特別解雇(正当な理由あり/即時解雇): この解雇は、契約違反が重大であり、通常の通知期間を待つことが合理的でない場合に限定されます。即時解雇は通知期間なしで行われ、理由は「重要な理由」(wichtiger Grund)であり、客観的に証明可能でなければなりません。例として、重大な窃盗、詐欺、暴力、重大な服従義務違反、営業秘密の漏洩などがあります。雇用主は、重要な理由を知った日から2週間以内に解雇を行う必要があります。重度の不正行為に対しては、事前の警告は通常不要です。

適法な解雇のための手続き要件

ドイツでの解雇が合法とされるためには、厳格な手続きの遵守が不可欠です。これに違反すると、正当な理由があっても解雇が無効となる可能性があります。

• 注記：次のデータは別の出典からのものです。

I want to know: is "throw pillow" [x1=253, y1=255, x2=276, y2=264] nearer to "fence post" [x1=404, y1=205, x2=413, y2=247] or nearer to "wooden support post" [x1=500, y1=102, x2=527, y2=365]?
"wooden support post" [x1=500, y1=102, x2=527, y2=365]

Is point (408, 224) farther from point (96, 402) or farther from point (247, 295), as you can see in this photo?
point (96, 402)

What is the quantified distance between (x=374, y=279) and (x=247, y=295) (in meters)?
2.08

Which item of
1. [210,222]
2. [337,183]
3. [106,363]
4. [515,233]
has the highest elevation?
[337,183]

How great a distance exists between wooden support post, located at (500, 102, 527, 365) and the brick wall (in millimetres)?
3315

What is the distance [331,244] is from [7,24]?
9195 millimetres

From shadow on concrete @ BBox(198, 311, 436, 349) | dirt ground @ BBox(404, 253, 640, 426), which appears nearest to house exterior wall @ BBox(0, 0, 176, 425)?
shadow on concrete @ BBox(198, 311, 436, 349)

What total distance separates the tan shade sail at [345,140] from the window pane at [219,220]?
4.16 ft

  1. 書面による通知: 解雇通知(通常解雇・特別解雇いずれも)は書面で行い、雇用主または権限を持つ代表者の署名が必要です。口頭や電子メールによる通知は無効です。
  2. 労働協議会(Betriebsrat)への通知と協議(該当する場合): 会社に労働協議会が存在する場合、解雇通知を出す前に労働協議会に通知し、協議を行う必要があります。通知には、従業員の氏名、解雇の種類、理由などの情報を提供します。協議期間は通常、通常解雇で1週間、特別解雇で3日です。協議の結果に拘束されませんが、協議を怠ると解雇は法的に無効となる可能性があります。
  3. 理由の明示(特別解雇の場合): 通常解雇の通知書に理由を記載する必要はありませんが(KSchG適用時は特に推奨)、従業員からの要請があった場合は、直ちに理由を明示しなければなりません。
  4. 通知の送達: 解雇通知は、確実に従業員に届くように送付しなければなりません。一般的には、手渡し(証人付き)または書留郵便(受領証付き)で送付し、到達証明を確保します。通知の効力は、従業員が通知を受け取った日から始まります。
  5. 2週間の期限(特別解雇の場合): 重要な理由を知った日から2週間以内に解雇を行う必要があります。

よくある手続き上の落とし穴は、労働協議会への未通知、書面要件の不遵守、通知期間の誤算、2週間の期限を過ぎることです。

不当解雇に対する従業員の保護

ドイツの法律は、不当解雇に対して強力な保護を提供しています。主に Kündigungsschutzgesetz(KSchG)によるものです。

KSchGの適用範囲: KSchGは、一般的に、従業員が雇用開始から6ヶ月以上勤務し、かつ従業員数が常時10人超の企業に適用されます(見習い・パートタイムも比例配分)。適用される場合、通常解雇は「社会的に正当化された」理由に基づく必要があります(sozial gerechtfertigt)。解雇の理由は、上記の3つのカテゴリーのいずれかに該当しなければなりません。

解雇の争訟: 従業員は、自分の解雇が無効だと考える場合(KSchGが適用されているのに社会的正当性がない、または手続きに瑕疵がある場合)、労働裁判所(Arbeitsgericht)に解雇無効訴訟(Kündigungsschutzklage)を提起できます。この訴訟は、解雇通知を受け取ってから3週間以内に行わなければなりません。この期限を過ぎると、解雇の有効性にかかわらず、法的に効力を持つことになります。

裁判所は解雇の妥当性を審査し、無効と判断した場合は、雇用関係は継続しているとみなされます。多くの場合、和解により雇用主が退職金を支払い、従業員は解雇に同意します。

特定のグループの保護: 一部の従業員は、より強い保護を受けており、解雇が禁止されたり、追加の条件や承認が必要となる場合があります。

  • 妊娠中の従業員や育児・産休中の従業員
  • 労働協議会のメンバー
  • 重度障害者(統合事務所(Integrationsamt)の承認が必要)
  • ケア休暇中の従業員

これらの保護対象者に対する解雇は、法的規定や外部承認を厳守しなければならず、非常に困難です。